In the present study, sex made a negative contribution to socioeconomic inequality in overweight among the participants. This negative contribution is the result of both the negative CI for females and the positive elasticity of all measures of obesity with respect to sex. Similar to previous studies in Iran [65, 66], our results suggested females are more likely to be obese than males. Sedentary lifestyle of women [49, 63, 66, 67] was regarded as one of the main factors contributing to the higher BMI among women in the study population. In the past studies, other factors such as unemployment, depression, unhealthy nutrition patterns, sleep disorders, and illiteracy, low SES, number of pregnancy, and lack of physical activity have identified as the risk factors of obesity among women [68].

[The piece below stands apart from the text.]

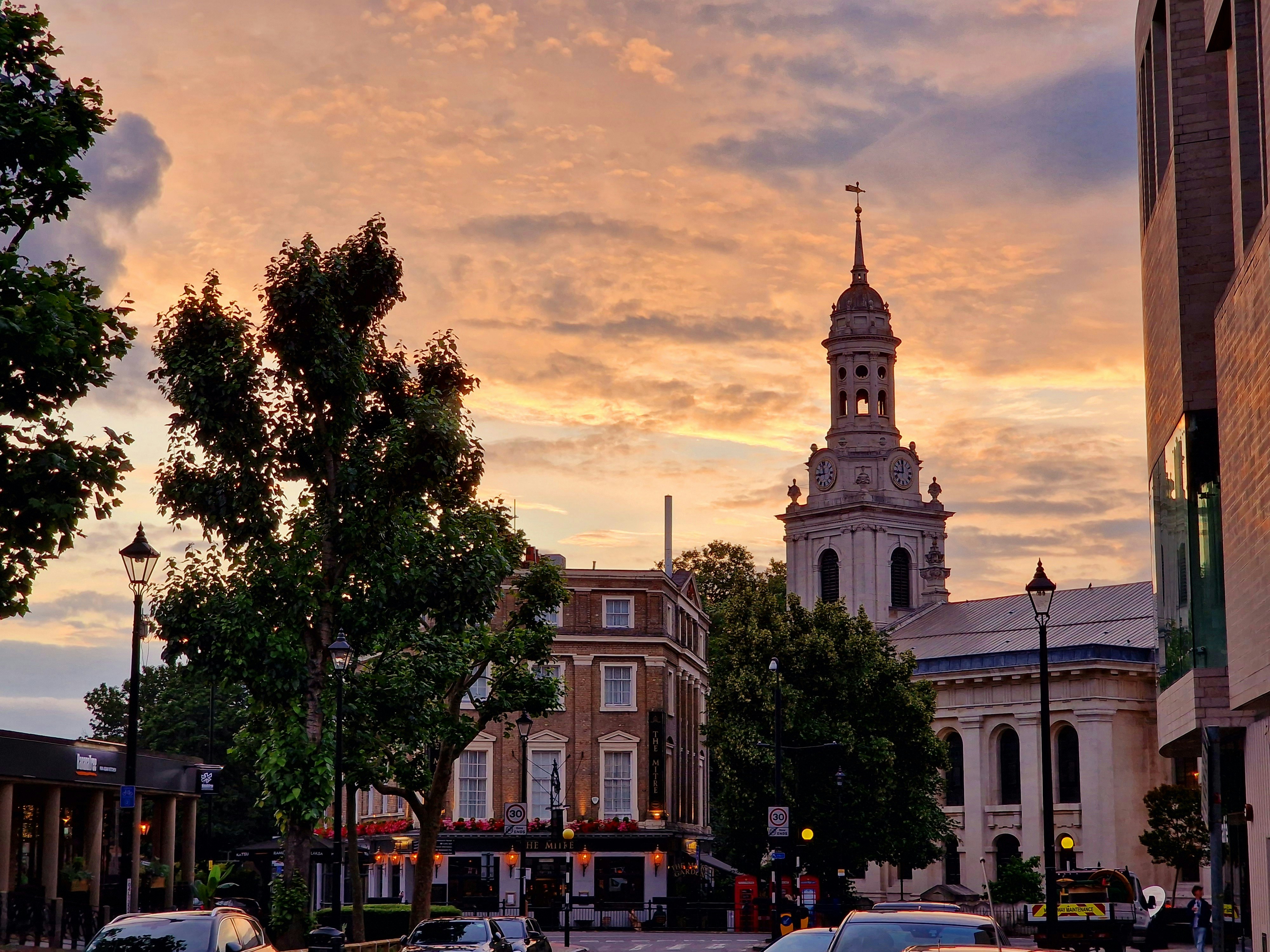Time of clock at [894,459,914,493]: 11:44
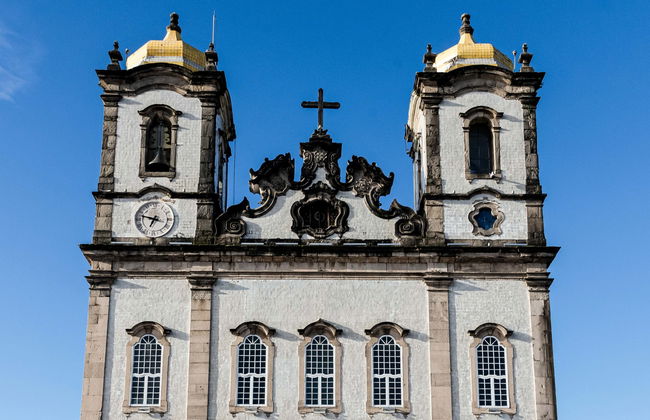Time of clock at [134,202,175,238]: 6:47
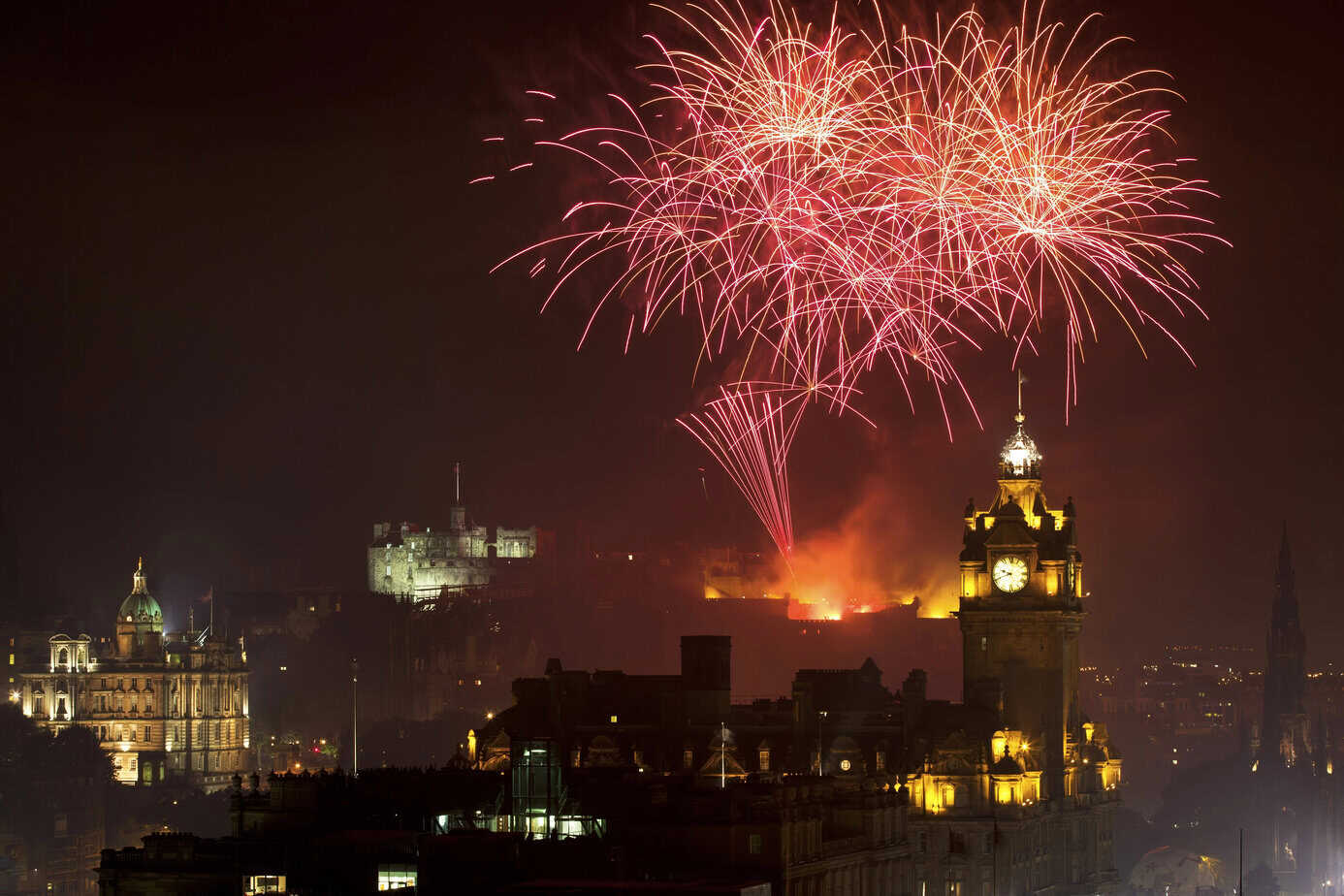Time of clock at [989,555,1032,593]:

Overall, our findings suggest that the burden of overweight and obesity be disproportionately borne by individuals with higher SES. Accordingly, it seems that intersectional actions should be taken to control and prevent overweight and obesity among higher socioeconomic groups. Given that women were more likely to be rich and obese, researchers need to identify the risk factors of obesity among different socioeconomic groups. Because in each group, the risk factors of obesity may be different from the other.

Limitations

The present study faced some limitations. This study was a cross-sectional analysis of a longtidutional cohort study that shows the measurements only for a time point, not a period. Also, data for all provinces and people under age 35 had not been included in PERSIAN cohort study. Given the positive relationship between age and obesity [69], the nonparticipation of individuals younger than 35 years may result in a higher prevalence of obesity among the cohort population. Third, our findings in the cohort population, may not be representative of the whole population of the study provinces because our data has been collected only in one or two cohort centers in each province. Forth, regarding that the information on drug abuse, alcohol consumption and hookah smoking were measured by a self-report questionnaire, probability of social desirability bias in our reported measures may be unavoidable. Given that obesity derived from a combination of causes and contributing factors, we are not able to have a casual inference in obesity. Different factors such as environment features, ethnic groups, dietary patterns, family history of obesity, and family size may contribute to inequality in obesity that can be investigated in future studies.

Table 3 The cohort population in the study provinces

Conclusion

Overall, our results showed that overweight and obesity were concentrated among well-off adults in the study population. Accordingly, it seems that intersectional actions should be taken to control and prevent overweight and obesity among higher socioeconomic groups.